B8.2 - System for 3D Localization and Synchronization of Embedded Wireless Sensor Nodes Based on AMR Sensors in Industrial Environments
- Event
- SENSOR+TEST Conferences 2011
2011-06-07 - 2011-06-09
Nürnberg - Band
- Proceedings SENSOR 2011
- Chapter
- B8 - Magnetic Sensors
- Author(s)
- S. Carrella, K. Iswandy, A. König - Universität Kaiserslautern (Germany)
- Pages
- 349 - 354
- DOI
- 10.5162/sensor11/b8.2
- ISBN
- 978-3-9810993-9-3
- Price
- free
Abstract
In ambient intelligence, medical, and industrial applications, wireless sensor nodes are used for measuring variables of the environment or the process. In some applications, knowledge of the sensor localization is mandatory. While the RSSI from the radio module is widely used for the localization, there are some applications and environments, e.g. liquid filled containers, which hinder the establishment of a reliable radio link and the localization, accordingly.
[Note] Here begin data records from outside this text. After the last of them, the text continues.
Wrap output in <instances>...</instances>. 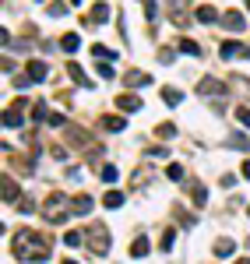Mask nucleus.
<instances>
[{
	"label": "nucleus",
	"instance_id": "f8f14e48",
	"mask_svg": "<svg viewBox=\"0 0 250 264\" xmlns=\"http://www.w3.org/2000/svg\"><path fill=\"white\" fill-rule=\"evenodd\" d=\"M116 106H120V109H127V113H134V109H141V99H138V95H120Z\"/></svg>",
	"mask_w": 250,
	"mask_h": 264
},
{
	"label": "nucleus",
	"instance_id": "c85d7f7f",
	"mask_svg": "<svg viewBox=\"0 0 250 264\" xmlns=\"http://www.w3.org/2000/svg\"><path fill=\"white\" fill-rule=\"evenodd\" d=\"M81 240H85L81 233H67V236H64V243H67V247H81Z\"/></svg>",
	"mask_w": 250,
	"mask_h": 264
},
{
	"label": "nucleus",
	"instance_id": "a878e982",
	"mask_svg": "<svg viewBox=\"0 0 250 264\" xmlns=\"http://www.w3.org/2000/svg\"><path fill=\"white\" fill-rule=\"evenodd\" d=\"M236 120H240V124L250 131V109H247V106H240V109H236Z\"/></svg>",
	"mask_w": 250,
	"mask_h": 264
},
{
	"label": "nucleus",
	"instance_id": "412c9836",
	"mask_svg": "<svg viewBox=\"0 0 250 264\" xmlns=\"http://www.w3.org/2000/svg\"><path fill=\"white\" fill-rule=\"evenodd\" d=\"M102 204H106V208H120V204H123V194H120V191H109V194L102 198Z\"/></svg>",
	"mask_w": 250,
	"mask_h": 264
},
{
	"label": "nucleus",
	"instance_id": "7c9ffc66",
	"mask_svg": "<svg viewBox=\"0 0 250 264\" xmlns=\"http://www.w3.org/2000/svg\"><path fill=\"white\" fill-rule=\"evenodd\" d=\"M243 176H247V180H250V159H247V162H243Z\"/></svg>",
	"mask_w": 250,
	"mask_h": 264
},
{
	"label": "nucleus",
	"instance_id": "4be33fe9",
	"mask_svg": "<svg viewBox=\"0 0 250 264\" xmlns=\"http://www.w3.org/2000/svg\"><path fill=\"white\" fill-rule=\"evenodd\" d=\"M190 191H194V204H204L208 201V191H204L201 183H190Z\"/></svg>",
	"mask_w": 250,
	"mask_h": 264
},
{
	"label": "nucleus",
	"instance_id": "f704fd0d",
	"mask_svg": "<svg viewBox=\"0 0 250 264\" xmlns=\"http://www.w3.org/2000/svg\"><path fill=\"white\" fill-rule=\"evenodd\" d=\"M247 11H250V0H247Z\"/></svg>",
	"mask_w": 250,
	"mask_h": 264
},
{
	"label": "nucleus",
	"instance_id": "a211bd4d",
	"mask_svg": "<svg viewBox=\"0 0 250 264\" xmlns=\"http://www.w3.org/2000/svg\"><path fill=\"white\" fill-rule=\"evenodd\" d=\"M106 18H109V4H95V7H92V21H95V25H102Z\"/></svg>",
	"mask_w": 250,
	"mask_h": 264
},
{
	"label": "nucleus",
	"instance_id": "6ab92c4d",
	"mask_svg": "<svg viewBox=\"0 0 250 264\" xmlns=\"http://www.w3.org/2000/svg\"><path fill=\"white\" fill-rule=\"evenodd\" d=\"M176 46H180V50H183V53H190V57H201V53H204V50H201V46H197V43H194V39H180V43H176Z\"/></svg>",
	"mask_w": 250,
	"mask_h": 264
},
{
	"label": "nucleus",
	"instance_id": "473e14b6",
	"mask_svg": "<svg viewBox=\"0 0 250 264\" xmlns=\"http://www.w3.org/2000/svg\"><path fill=\"white\" fill-rule=\"evenodd\" d=\"M64 264H78V261H64Z\"/></svg>",
	"mask_w": 250,
	"mask_h": 264
},
{
	"label": "nucleus",
	"instance_id": "6e6552de",
	"mask_svg": "<svg viewBox=\"0 0 250 264\" xmlns=\"http://www.w3.org/2000/svg\"><path fill=\"white\" fill-rule=\"evenodd\" d=\"M226 88H222V81H215V78H204L201 81V95H222Z\"/></svg>",
	"mask_w": 250,
	"mask_h": 264
},
{
	"label": "nucleus",
	"instance_id": "39448f33",
	"mask_svg": "<svg viewBox=\"0 0 250 264\" xmlns=\"http://www.w3.org/2000/svg\"><path fill=\"white\" fill-rule=\"evenodd\" d=\"M0 198H4V201H18V183L4 176V183H0Z\"/></svg>",
	"mask_w": 250,
	"mask_h": 264
},
{
	"label": "nucleus",
	"instance_id": "aec40b11",
	"mask_svg": "<svg viewBox=\"0 0 250 264\" xmlns=\"http://www.w3.org/2000/svg\"><path fill=\"white\" fill-rule=\"evenodd\" d=\"M162 99H166V106H180V102H183V92H173V88H162Z\"/></svg>",
	"mask_w": 250,
	"mask_h": 264
},
{
	"label": "nucleus",
	"instance_id": "f03ea898",
	"mask_svg": "<svg viewBox=\"0 0 250 264\" xmlns=\"http://www.w3.org/2000/svg\"><path fill=\"white\" fill-rule=\"evenodd\" d=\"M88 247H92L95 257H106L109 254V229H106L102 222H95L92 229H88Z\"/></svg>",
	"mask_w": 250,
	"mask_h": 264
},
{
	"label": "nucleus",
	"instance_id": "2eb2a0df",
	"mask_svg": "<svg viewBox=\"0 0 250 264\" xmlns=\"http://www.w3.org/2000/svg\"><path fill=\"white\" fill-rule=\"evenodd\" d=\"M60 46H64L67 53H74V50L81 46V35H78V32H67V35H64V39H60Z\"/></svg>",
	"mask_w": 250,
	"mask_h": 264
},
{
	"label": "nucleus",
	"instance_id": "72a5a7b5",
	"mask_svg": "<svg viewBox=\"0 0 250 264\" xmlns=\"http://www.w3.org/2000/svg\"><path fill=\"white\" fill-rule=\"evenodd\" d=\"M71 4H81V0H71Z\"/></svg>",
	"mask_w": 250,
	"mask_h": 264
},
{
	"label": "nucleus",
	"instance_id": "0eeeda50",
	"mask_svg": "<svg viewBox=\"0 0 250 264\" xmlns=\"http://www.w3.org/2000/svg\"><path fill=\"white\" fill-rule=\"evenodd\" d=\"M219 53H222V60H233V57H240V53L247 57V50H243L240 43H222V46H219Z\"/></svg>",
	"mask_w": 250,
	"mask_h": 264
},
{
	"label": "nucleus",
	"instance_id": "423d86ee",
	"mask_svg": "<svg viewBox=\"0 0 250 264\" xmlns=\"http://www.w3.org/2000/svg\"><path fill=\"white\" fill-rule=\"evenodd\" d=\"M222 25H226V28L243 32V14H240V11H226V14H222Z\"/></svg>",
	"mask_w": 250,
	"mask_h": 264
},
{
	"label": "nucleus",
	"instance_id": "f3484780",
	"mask_svg": "<svg viewBox=\"0 0 250 264\" xmlns=\"http://www.w3.org/2000/svg\"><path fill=\"white\" fill-rule=\"evenodd\" d=\"M102 127L116 134V131H123V127H127V120H123V117H106V120H102Z\"/></svg>",
	"mask_w": 250,
	"mask_h": 264
},
{
	"label": "nucleus",
	"instance_id": "bb28decb",
	"mask_svg": "<svg viewBox=\"0 0 250 264\" xmlns=\"http://www.w3.org/2000/svg\"><path fill=\"white\" fill-rule=\"evenodd\" d=\"M173 243H176V233H173V229H166V236H162V250H173Z\"/></svg>",
	"mask_w": 250,
	"mask_h": 264
},
{
	"label": "nucleus",
	"instance_id": "20e7f679",
	"mask_svg": "<svg viewBox=\"0 0 250 264\" xmlns=\"http://www.w3.org/2000/svg\"><path fill=\"white\" fill-rule=\"evenodd\" d=\"M67 70H71V78H74V81H78L81 88H92V81H88V74L81 70V67H78L74 60H67Z\"/></svg>",
	"mask_w": 250,
	"mask_h": 264
},
{
	"label": "nucleus",
	"instance_id": "f257e3e1",
	"mask_svg": "<svg viewBox=\"0 0 250 264\" xmlns=\"http://www.w3.org/2000/svg\"><path fill=\"white\" fill-rule=\"evenodd\" d=\"M11 247H14V254H18L21 261H32V264H43V261L50 257L46 240H39V243H35V236H32L28 229H21V233L14 236V243H11Z\"/></svg>",
	"mask_w": 250,
	"mask_h": 264
},
{
	"label": "nucleus",
	"instance_id": "c756f323",
	"mask_svg": "<svg viewBox=\"0 0 250 264\" xmlns=\"http://www.w3.org/2000/svg\"><path fill=\"white\" fill-rule=\"evenodd\" d=\"M173 134H176L173 124H162V127H159V137H173Z\"/></svg>",
	"mask_w": 250,
	"mask_h": 264
},
{
	"label": "nucleus",
	"instance_id": "5701e85b",
	"mask_svg": "<svg viewBox=\"0 0 250 264\" xmlns=\"http://www.w3.org/2000/svg\"><path fill=\"white\" fill-rule=\"evenodd\" d=\"M92 57H102V60H116V53H113V50H106V46H99V43L92 46Z\"/></svg>",
	"mask_w": 250,
	"mask_h": 264
},
{
	"label": "nucleus",
	"instance_id": "1a4fd4ad",
	"mask_svg": "<svg viewBox=\"0 0 250 264\" xmlns=\"http://www.w3.org/2000/svg\"><path fill=\"white\" fill-rule=\"evenodd\" d=\"M71 211H74V215H88V211H92V198H85V194H81V198H74Z\"/></svg>",
	"mask_w": 250,
	"mask_h": 264
},
{
	"label": "nucleus",
	"instance_id": "dca6fc26",
	"mask_svg": "<svg viewBox=\"0 0 250 264\" xmlns=\"http://www.w3.org/2000/svg\"><path fill=\"white\" fill-rule=\"evenodd\" d=\"M229 254H236V243L233 240H219L215 243V257H229Z\"/></svg>",
	"mask_w": 250,
	"mask_h": 264
},
{
	"label": "nucleus",
	"instance_id": "b1692460",
	"mask_svg": "<svg viewBox=\"0 0 250 264\" xmlns=\"http://www.w3.org/2000/svg\"><path fill=\"white\" fill-rule=\"evenodd\" d=\"M166 176H169L173 183H180V180H183V166H176V162H173L169 169H166Z\"/></svg>",
	"mask_w": 250,
	"mask_h": 264
},
{
	"label": "nucleus",
	"instance_id": "9d476101",
	"mask_svg": "<svg viewBox=\"0 0 250 264\" xmlns=\"http://www.w3.org/2000/svg\"><path fill=\"white\" fill-rule=\"evenodd\" d=\"M197 21H204V25H208V21H219V11H215L212 4H201V7H197Z\"/></svg>",
	"mask_w": 250,
	"mask_h": 264
},
{
	"label": "nucleus",
	"instance_id": "393cba45",
	"mask_svg": "<svg viewBox=\"0 0 250 264\" xmlns=\"http://www.w3.org/2000/svg\"><path fill=\"white\" fill-rule=\"evenodd\" d=\"M102 180H106V183H116V180H120V169H116V166H106V169H102Z\"/></svg>",
	"mask_w": 250,
	"mask_h": 264
},
{
	"label": "nucleus",
	"instance_id": "4468645a",
	"mask_svg": "<svg viewBox=\"0 0 250 264\" xmlns=\"http://www.w3.org/2000/svg\"><path fill=\"white\" fill-rule=\"evenodd\" d=\"M131 254H134V257H145V254H152V243H148V236H138V240H134V247H131Z\"/></svg>",
	"mask_w": 250,
	"mask_h": 264
},
{
	"label": "nucleus",
	"instance_id": "cd10ccee",
	"mask_svg": "<svg viewBox=\"0 0 250 264\" xmlns=\"http://www.w3.org/2000/svg\"><path fill=\"white\" fill-rule=\"evenodd\" d=\"M229 144H233V148H240V152H247V148H250L243 134H233V141H229Z\"/></svg>",
	"mask_w": 250,
	"mask_h": 264
},
{
	"label": "nucleus",
	"instance_id": "2f4dec72",
	"mask_svg": "<svg viewBox=\"0 0 250 264\" xmlns=\"http://www.w3.org/2000/svg\"><path fill=\"white\" fill-rule=\"evenodd\" d=\"M236 264H250V257H243V261H236Z\"/></svg>",
	"mask_w": 250,
	"mask_h": 264
},
{
	"label": "nucleus",
	"instance_id": "9b49d317",
	"mask_svg": "<svg viewBox=\"0 0 250 264\" xmlns=\"http://www.w3.org/2000/svg\"><path fill=\"white\" fill-rule=\"evenodd\" d=\"M28 78H32V81H43V78H46V64H43V60H32V64H28Z\"/></svg>",
	"mask_w": 250,
	"mask_h": 264
},
{
	"label": "nucleus",
	"instance_id": "7ed1b4c3",
	"mask_svg": "<svg viewBox=\"0 0 250 264\" xmlns=\"http://www.w3.org/2000/svg\"><path fill=\"white\" fill-rule=\"evenodd\" d=\"M21 109H25V99H18L14 106L4 109V127H18L21 124Z\"/></svg>",
	"mask_w": 250,
	"mask_h": 264
},
{
	"label": "nucleus",
	"instance_id": "ddd939ff",
	"mask_svg": "<svg viewBox=\"0 0 250 264\" xmlns=\"http://www.w3.org/2000/svg\"><path fill=\"white\" fill-rule=\"evenodd\" d=\"M123 85H134V88H138V85H152V78H148V74H141V70H131L127 78H123Z\"/></svg>",
	"mask_w": 250,
	"mask_h": 264
}]
</instances>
Even though there are alternative technologies, which are based on, for instance, ultrasonic or light, not all applications are covered by existing localization technologies. Therefore a technology based on magnetic quasi- DC fields has been developed and already presented in previous work. Coils, surrounding the relevant area, are switched sequentially and ternary, i.e. two directions and then resting. These fields are measured by tri-axial magnetic sensors. For each coil, the measurement results are subtracted from each other to remove offsets and the absolute emitted field strength values are calculated and used for computing the distances to the coils. These distances are used by a range-based algorithm to compute the positions of the sensor nodes. To enable short localization cycles, in particular for the localization of moving sensor nodes, the coils must be switched fast, e.g. less than 10ms per DC plateau. The resulting short periods of DC plateaus implicate precise clocks for measuring at the right time. Widely used 32786Hz quartz crystals have tolerances down to 10ppm, that can be reduced for environments with small changes of temperature by calibrating the real time counter to 2ppm, which still means 120μs per minute. Due to the high power consumption, size and costs of compensated oscillators, these oscillators may not be used. Therefore the localization concept is enhanced by a synchronization method, where the edges of the generated magnetic fields are used as time references. The first coil, that emits a field strength
beyond a certain threshold is used for the synchronization. The ADC of the sensor node keeps running for that coil and the edge from the latter DC plateau to the resting plateau is detected. Current implementation is able to detect the edges of the magnetic field. The precision of the synchronization that can be achieved is still matter of research.